What is expected — For the entries below, print exactly the lines between the line holding "family: Procyonidae" and the line holding "Label granularity: sequence-level.", inclusive, and nothing else.

Provided records —
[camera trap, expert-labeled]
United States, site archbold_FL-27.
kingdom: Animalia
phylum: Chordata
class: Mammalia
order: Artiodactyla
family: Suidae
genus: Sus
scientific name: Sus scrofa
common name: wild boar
==
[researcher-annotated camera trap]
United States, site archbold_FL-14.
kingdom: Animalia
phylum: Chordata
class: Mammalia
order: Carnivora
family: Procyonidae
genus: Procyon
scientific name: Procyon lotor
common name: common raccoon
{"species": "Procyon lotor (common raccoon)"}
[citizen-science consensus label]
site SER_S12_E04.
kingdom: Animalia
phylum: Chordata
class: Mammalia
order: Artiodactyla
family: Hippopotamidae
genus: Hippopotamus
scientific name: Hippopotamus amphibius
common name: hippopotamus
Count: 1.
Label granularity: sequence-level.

Answer box —
family: Procyonidae
genus: Procyon
scientific name: Procyon lotor
common name: common raccoon
{"species": "Procyon lotor (common raccoon)"}
[citizen-science consensus label]
site SER_S12_E04.
kingdom: Animalia
phylum: Chordata
class: Mammalia
order: Artiodactyla
family: Hippopotamidae
genus: Hippopotamus
scientific name: Hippopotamus amphibius
common name: hippopotamus
Count: 1.
Label granularity: sequence-level.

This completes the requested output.